The policy and practical interest has evolved because the level of traffic congestion of all types, together with the social dissatisfaction that accompanies it, continues to grow and to impose inefficiencies in the transportation system. This is not just reflected in technical, engineering parameters but also seen in terms of the findings of numerous public opinion polls. Further, the traditional focus on urban, peak hour traffic flows has extended to embrace congestion that is now occurring with regard to all modes of transportation and at different places and at various times. That excessive congestion is inefficient from a purely transportation perspective is generally accepted, and in many cases there are wider adverse social and environmental implications.
The amount of theoretical and empirical work that has been conducted looking at traffic congestion over the years is very extensive and has embodied efforts, albeit in varying degrees, of those from a plethora of disciplines. In some areas we actually know quite a lot about congestion (e.g., on queuing theory) but in others, most notably that regarding human attitudes, perceptions, response behavior and decision making, and priorities we are still finding our way through a fog. Regarding virtually every other aspect of human endeavor or activity, western society throws up clear indicators of social and individual priorities, at least in an ordinal form, through choices and purchases in markets. These are certainly not ideal and need careful interpretation, but they offer various benchmarks or guidelines. Congestion is not traded in markets, by definition being a club good it is external to market mechanisms, and hence social and individual attitudes are more difficult to elicit.

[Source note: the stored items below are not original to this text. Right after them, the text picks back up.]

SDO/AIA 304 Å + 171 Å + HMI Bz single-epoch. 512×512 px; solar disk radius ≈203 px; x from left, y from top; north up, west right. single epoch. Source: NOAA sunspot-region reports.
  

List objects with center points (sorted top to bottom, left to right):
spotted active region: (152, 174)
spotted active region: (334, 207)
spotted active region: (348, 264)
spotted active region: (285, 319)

The aim here is to look at some of the less-well understood aspects of the topic, and in particular at the more sociologically and psychologically driven issues. While there is inevitably more technology that can be thrown at the congestion problem (e.g., associated with intelligent transportation systems and design of hardware), there are also other approaches. Indeed, even in the case of the technology fix there is a need, among others, to understand how policy-makers will treat technical innovations and how transport users will react to them.
4.2 Setting the Scene
Initially, it would seem important to set the scene in terms of describing, and to a lesser extent, understanding what is actually taking place regarding research on either side of the Atlantic. This provides an inventory of the skill base that is available as well as the trends in what is actually being produced. This is not easy given the various individuals and institutions involved. Also, ideally, one would like some indication of the resources that are put into the work but this poses a major practical problem. In consequence, the analysis simply looks at outputs.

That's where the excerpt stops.